Selama berada di Indonesia, para peserta mengikuti rangkaian aktivitas yang variatif. Mulai dari tur kota di Jakarta, menjajal kecanggihan Kereta Cepat Whoosh menuju Bandung, hingga interaksi seni melalui pertunjukan angklung.
Mereka juga berkesempatan mengunjungi destinasi warisan dunia seperti Candi Borobudur dan Candi Prambanan di Yogyakarta, serta mengikuti lokakarya budaya seperti kerajinan perak di Kotagede dan seni batik. Rangkaian perjalanan kemudian ditutup dengan kunjungan wisata di Bali dan Lombok.
Sebagai bentuk apresiasi, Kementerian Pariwisata menyelenggarakan jamuan makan malam (welcoming dinner) pada setiap gelombang. Jamuan gelombang pertama dilaksanakan di Restoran Rama Shinta, kawasan Prambanan, yang dihadiri langsung Vinsensius Jemadu. Adapun gelombang kedua diselenggarakan di Restoran Marina Batavia, Ancol, Jakarta, yang dihadiri oleh Asisten Deputi Pertemuan, Perjalanan Insentif, Konvensi, dan Pameran, Yohanes De Brito Titus Haridjati.

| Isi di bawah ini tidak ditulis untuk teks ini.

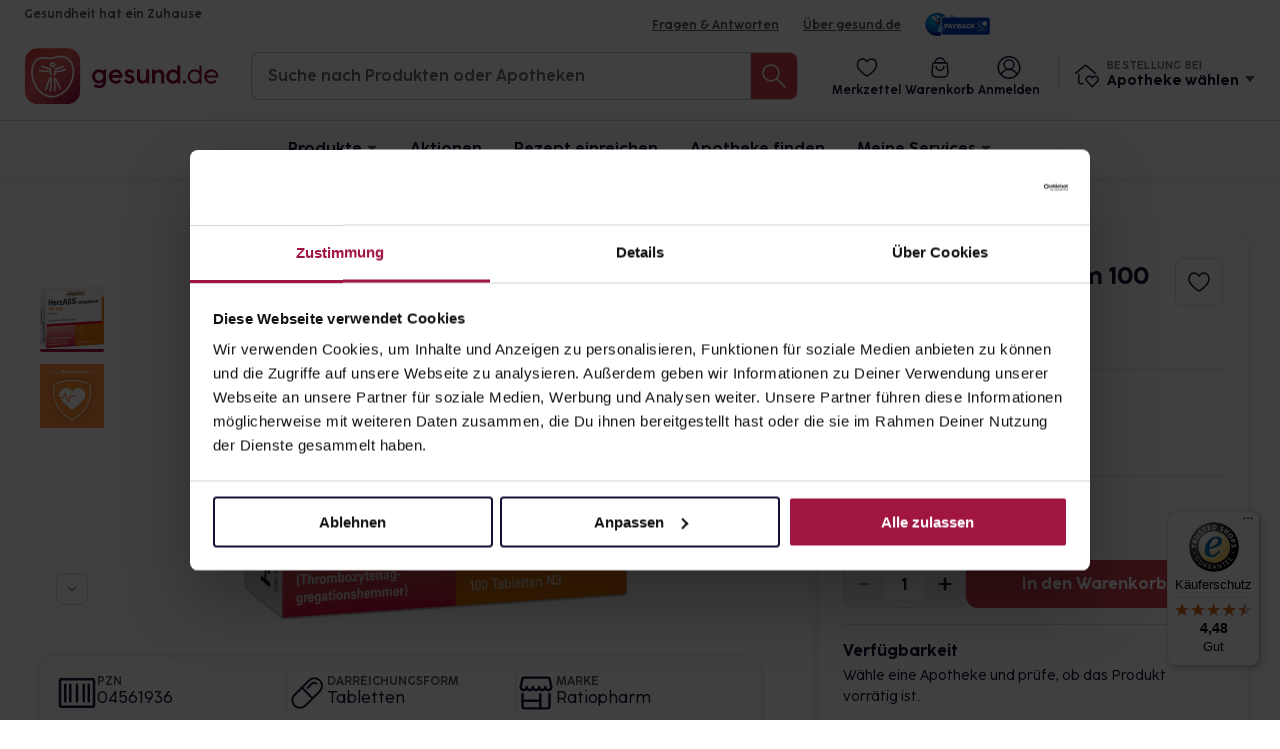

--- FILE ---
content_type: image/svg+xml
request_url: https://www.gesund.de/build/svg/footer/customer-support.f38f77d6.svg
body_size: 1875
content:
<svg width="24" height="24" viewBox="0 0 24 24" fill="none" xmlns="http://www.w3.org/2000/svg">
<path fill-rule="evenodd" clip-rule="evenodd" d="M4.5 18H3.75H3.75C2.09315 18 0.75 16.6568 0.75 15V15V12L0.75 12C0.75 10.3432 2.09315 9 3.75 9H4.5V9C4.91421 9 5.25 9.33579 5.25 9.75V17.25V17.25C5.25 17.6642 4.91421 18 4.5 18C4.5 18 4.5 18 4.5 18H4.5Z" stroke="white" stroke-width="1.5" stroke-linecap="round" stroke-linejoin="round"/>
<path fill-rule="evenodd" clip-rule="evenodd" d="M20.25 18H19.5H19.5C19.0858 18 18.75 17.6642 18.75 17.25V17.25V9.75L18.75 9.75C18.75 9.33579 19.0858 9 19.5 9H20.25L20.25 9C21.9068 9 23.25 10.3432 23.25 12V15V15C23.25 16.6568 21.9068 18 20.25 18V18H20.25Z" stroke="white" stroke-width="1.5" stroke-linecap="round" stroke-linejoin="round"/>
<path d="M3.75 9L3.75 9C3.75 4.44365 7.44365 0.75 12 0.75V0.75V0.75C16.5564 0.749999 20.25 4.44365 20.25 9C20.25 9 20.25 9 20.25 9" stroke="white" stroke-width="1.5" stroke-linecap="round" stroke-linejoin="round"/>
<path d="M15 21.75H17.25H17.25C18.9068 21.75 20.25 20.4068 20.25 18.75V18.75V18" stroke="white" stroke-width="1.5" stroke-linecap="round" stroke-linejoin="round"/>
<path fill-rule="evenodd" clip-rule="evenodd" d="M13.5 23.25H12H12C11.1716 23.25 10.5 22.5784 10.5 21.75V21.75V21.75L10.5 21.75C10.5 20.9216 11.1716 20.25 12 20.25H13.5V20.25C14.3284 20.25 15 20.9216 15 21.75V21.75V21.75C15 22.5784 14.3284 23.25 13.5 23.25V23.25Z" stroke="white" stroke-width="1.5" stroke-linecap="round" stroke-linejoin="round"/>
<path d="M9 15.4419L9 15.4419C10.7 16.9911 13.3 16.9911 15 15.4419" stroke="white" stroke-width="1.5" stroke-linecap="round" stroke-linejoin="round"/>
<path d="M9 9.97998V11.3" stroke="white" stroke-width="1.5" stroke-linecap="round" stroke-linejoin="round"/>
<path d="M15 9.97998V11.3" stroke="white" stroke-width="1.5" stroke-linecap="round" stroke-linejoin="round"/>
</svg>


--- FILE ---
content_type: image/svg+xml
request_url: https://www.gesund.de/build/svg/header/menu/product.192e291f.svg
body_size: 1291
content:
<svg width="24" height="24" viewBox="0 0 24 24" fill="none" xmlns="http://www.w3.org/2000/svg">
<path d="M9.5 21.75H9.5C9.5 22.5784 10.1716 23.25 11 23.25H20V23.25C20.8284 23.25 21.5 22.5784 21.5 21.75V5.25H9.5V11.25" stroke="#131338" stroke-width="1.5" stroke-linecap="round" stroke-linejoin="round"/>
<path fill-rule="evenodd" clip-rule="evenodd" d="M22.25 5.25H8.75H8.75C8.33579 5.25 8 4.91421 8 4.5V4.5V2.25L8 2.25C8 1.42157 8.67157 0.75 9.5 0.75H21.5V0.75C22.3284 0.75 23 1.42157 23 2.25C23 2.25 23 2.25 23 2.25V4.5V4.5C23 4.91421 22.6642 5.25 22.25 5.25V5.25Z" stroke="#131338" stroke-width="1.5" stroke-linecap="round" stroke-linejoin="round"/>
<path fill-rule="evenodd" clip-rule="evenodd" d="M5.15499 22.58V22.58C4.26167 23.4733 2.81331 23.4733 1.91999 22.58C1.02667 21.6867 1.02667 20.2383 1.91999 19.345L7.09999 14.17V14.17C7.99331 13.2767 9.44167 13.2767 10.335 14.17C11.2283 15.0633 11.2283 16.5117 10.335 17.405L5.15499 22.58Z" stroke="#131338" stroke-width="1.5" stroke-linecap="round" stroke-linejoin="round"/>
<path d="M4.50977 16.76L7.73977 19.99" stroke="#131338" stroke-width="1.5" stroke-linecap="round" stroke-linejoin="round"/>
<rect x="14" y="11.25" width="7.5" height="7.5" stroke="#131338" stroke-width="1.5" stroke-linecap="round" stroke-linejoin="round"/>
</svg>


--- FILE ---
content_type: image/svg+xml
request_url: https://www.gesund.de/build/svg/search/location-search.c71c168d.svg
body_size: 529
content:
<svg width="16" height="16" viewBox="0 0 16 16" fill="none" xmlns="http://www.w3.org/2000/svg">
<g id="location">
<path id="Subtract" fill-rule="evenodd" clip-rule="evenodd" d="M8 15C8 15 13.5 11.2308 13.5 6.38462C13.5 4.95653 12.9205 3.58693 11.8891 2.57712C10.8576 1.56731 9.45869 1 8 1C6.54131 1 5.14236 1.56731 4.11091 2.57712C3.07946 3.58693 2.5 4.95653 2.5 6.38462C2.5 11.2308 8 15 8 15ZM10 6C10 7.10457 9.10457 8 8 8C6.89543 8 6 7.10457 6 6C6 4.89543 6.89543 4 8 4C9.10457 4 10 4.89543 10 6Z" fill="#58585C"/>
</g>
</svg>
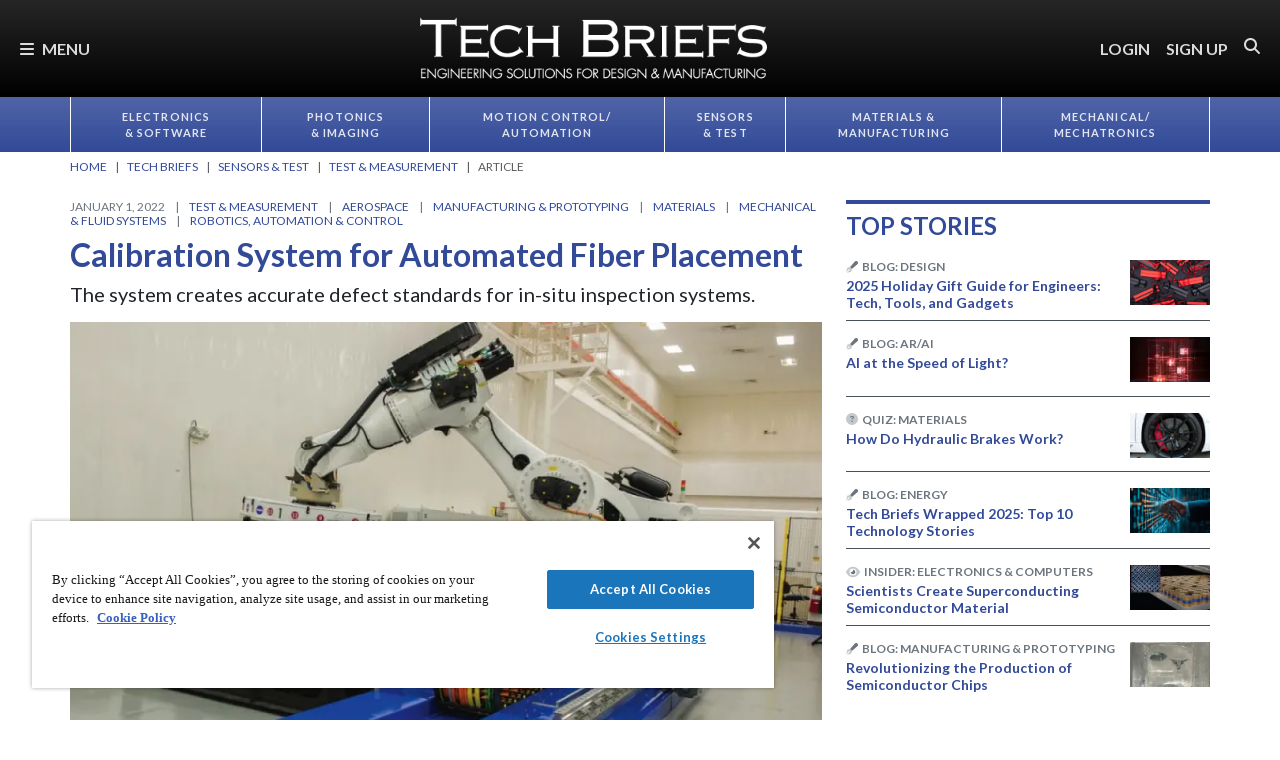

--- FILE ---
content_type: text/html; charset=utf-8
request_url: https://www.google.com/recaptcha/api2/aframe
body_size: 186
content:
<!DOCTYPE HTML><html><head><meta http-equiv="content-type" content="text/html; charset=UTF-8"></head><body><script nonce="l5kwBYuTxQIgOsRIFXKP0Q">/** Anti-fraud and anti-abuse applications only. See google.com/recaptcha */ try{var clients={'sodar':'https://pagead2.googlesyndication.com/pagead/sodar?'};window.addEventListener("message",function(a){try{if(a.source===window.parent){var b=JSON.parse(a.data);var c=clients[b['id']];if(c){var d=document.createElement('img');d.src=c+b['params']+'&rc='+(localStorage.getItem("rc::a")?sessionStorage.getItem("rc::b"):"");window.document.body.appendChild(d);sessionStorage.setItem("rc::e",parseInt(sessionStorage.getItem("rc::e")||0)+1);localStorage.setItem("rc::h",'1768751298792');}}}catch(b){}});window.parent.postMessage("_grecaptcha_ready", "*");}catch(b){}</script></body></html>

--- FILE ---
content_type: text/css
request_url: https://tags.srv.stackadapt.com/sa.css
body_size: -11
content:
:root {
    --sa-uid: '0-334e1cc7-43ce-5333-645a-61e564732e1a';
}

--- FILE ---
content_type: image/svg+xml
request_url: https://ka-p.fontawesome.com/releases/v6.7.2/svgs/duotone/scale-balanced.svg?token=e04325f501
body_size: 222
content:
<svg xmlns="http://www.w3.org/2000/svg" viewBox="0 0 640 512"><!--! Font Awesome Pro 6.7.2 by @fontawesome - https://fontawesome.com License - https://fontawesome.com/license (Commercial License) Copyright 2024 Fonticons, Inc. --><defs><style>.fa-secondary{opacity:.4}</style></defs><path class="fa-secondary" d="M96 64c0 17.7 14.3 32 32 32l113.6 0c5.2 25.8 22.9 47.1 46.4 57.3L288 448l-160 0c-17.7 0-32 14.3-32 32s14.3 32 32 32l192 0 192 0c17.7 0 32-14.3 32-32s-14.3-32-32-32l-160 0 0-294.7c23.5-10.3 41.2-31.6 46.4-57.3L512 96c17.7 0 32-14.3 32-32s-14.3-32-32-32L384 32C369.4 12.6 346.2 0 320 0s-49.4 12.6-64 32L128 32c-17.7 0-32 14.3-32 32z"/><path class="fa-primary" d="M126.8 195.8L199.3 320 54.4 320l72.4-124.2zM.9 337.1C11.7 382 64 416 126.8 416s115.2-34 126-78.9c2.6-11-1-22.3-6.7-32.1L150.9 141.8c-5-8.6-14.2-13.8-24.1-13.8s-19.1 5.3-24.1 13.8L7.6 305.1c-5.7 9.8-9.3 21.1-6.7 32.1zM512 195.8L584.4 320l-144.9 0L512 195.8zM386 337.1C396.8 382 449.1 416 512 416s115.2-34 126-78.9c2.6-11-1-22.3-6.7-32.1L536.1 141.8c-5-8.6-14.2-13.8-24.1-13.8s-19.1 5.3-24.1 13.8L392.7 305.1c-5.7 9.8-9.3 21.1-6.7 32.1z"/></svg>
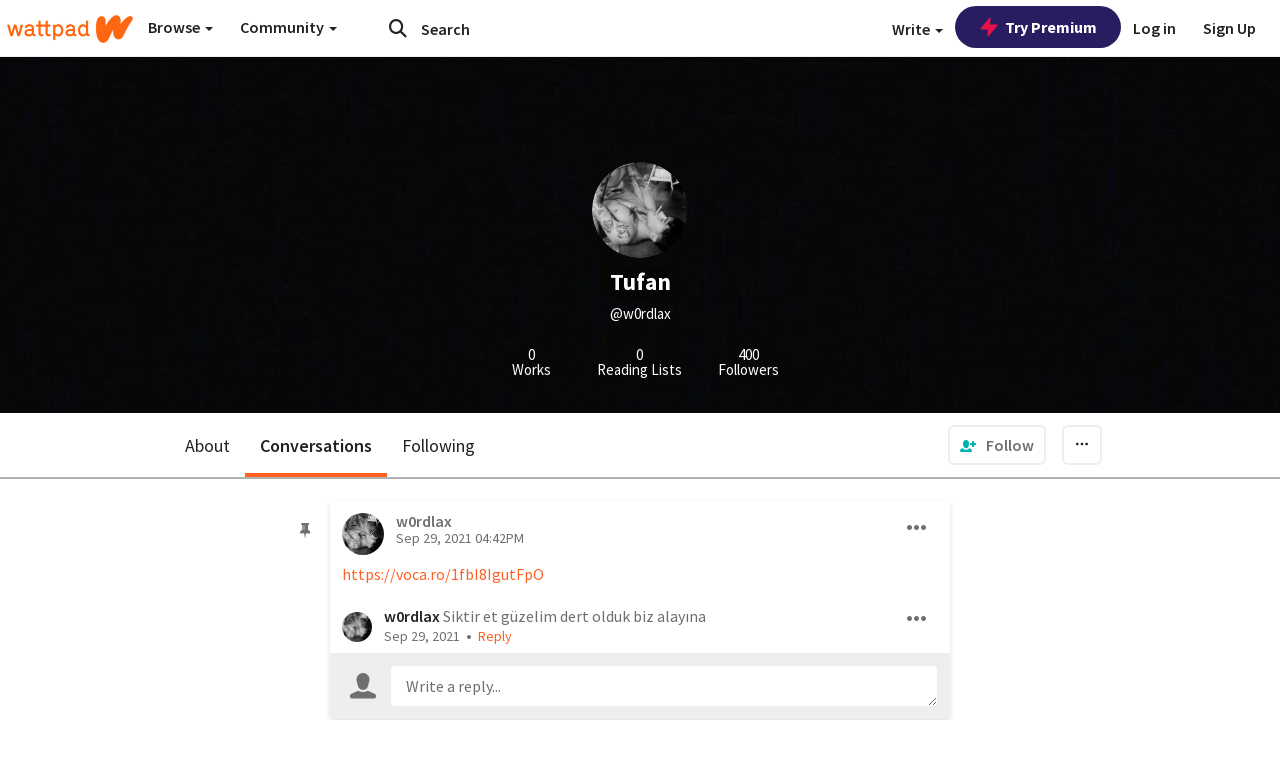

--- FILE ---
content_type: application/javascript;charset=utf-8
request_url: https://ase.clmbtech.com/message?cid=65973%3A3140&val_102=embed.wattpad.com&val_120=0&val_101=65973%3A3140&val_101=ctrt%3Aembed.wattpad.com&val_122=
body_size: 216
content:
$cr.cbkf("[{\"uuid\" : \"c2e1ff7d-0e81-4f87-a10b-14d470fba461-616w\", \"optout\" : \"null\", \"_col_sync\" : \"false\", \"error\" : \"invalid request!!!\", \"cl\" : \"null\", \"dmp_emhash\" : \"null\", \"dmp_phhash\" : \"null\" }]")

--- FILE ---
content_type: application/javascript
request_url: https://sync.springserve.com/usersync/jsonp?callback=callback
body_size: 198
content:
callback({'user_id': 'd0df3a86-7bff-4a2d-bf7b-40f906649afd'})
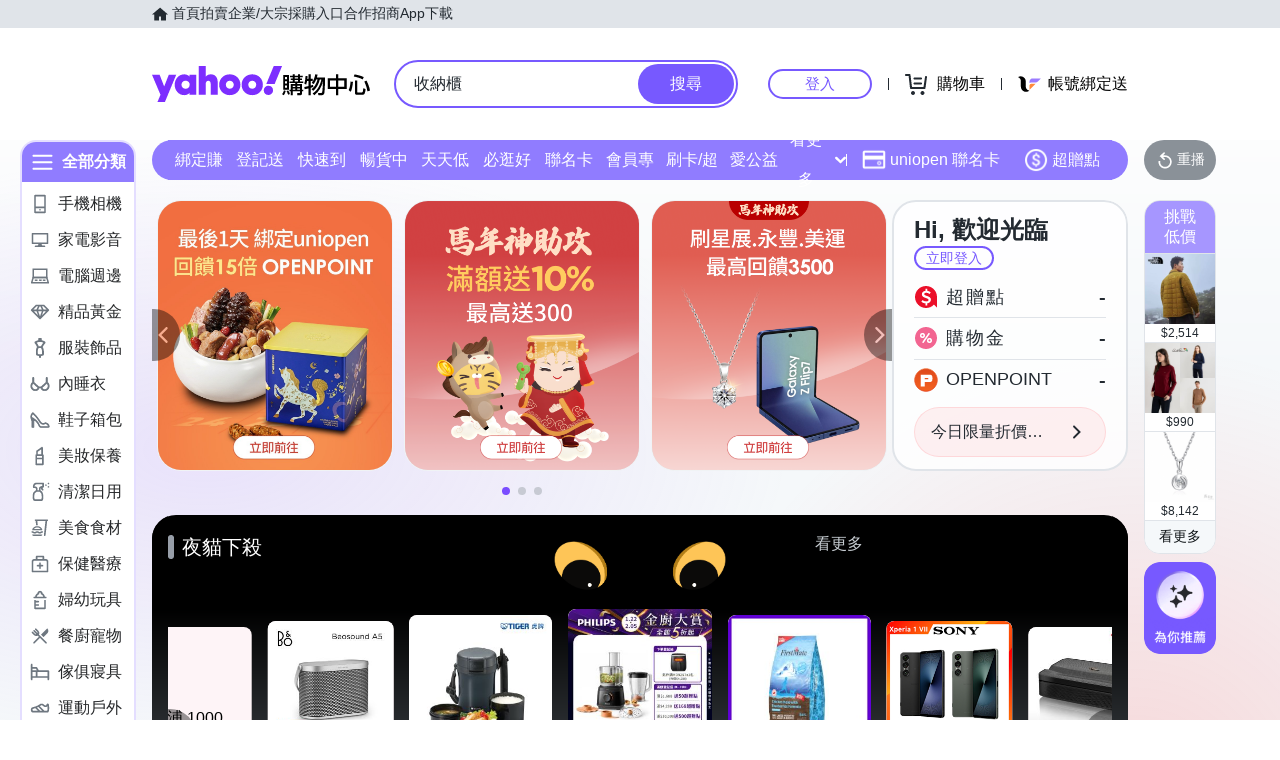

--- FILE ---
content_type: application/javascript; charset=utf-8
request_url: https://bw.scupio.com/ssp/initid.aspx?mode=L&cb=0.6306895274425017&mid=0
body_size: 249
content:
cb({'id':'CVL20260126234632633617'});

Vinsen mengatakan, program ini juga merupakan representasi nyata dari strategi “Beyond Bali” yang mendorong diversifikasi destinasi unggulan kepada pasar global. Melalui program ini, Indonesia diharapkan semakin kokoh sebagai destinasi utama bagi youth travel dan MICE (Meeting, Incentive, Convention, Exhibition), sekaligus memperkuat diplomasi antarbangsa melalui sektor pariwisata.
Co-Founder Impact Travel Group, Emil Ridwan, menyampaikan apresiasinya atas dukungan konsisten Kemenpar.
“Kolaborasi yang terjalin erat ini menjadi pondasi penting bagi kami dalam menghadirkan pengalaman perjalanan yang tidak hanya bersifat rekreatif, tetapi juga edukatif dan bermakna bagi generasi muda Australia,” kata Emil.
Perwakilan siswa peserta program juga mengungkapkan rasa terima kasih atas sambutan hangat pemerintah Indonesia. Program ini dinilai sangat berharga dalam mempererat hubungan antarnegara melalui pemahaman budaya secara langsung.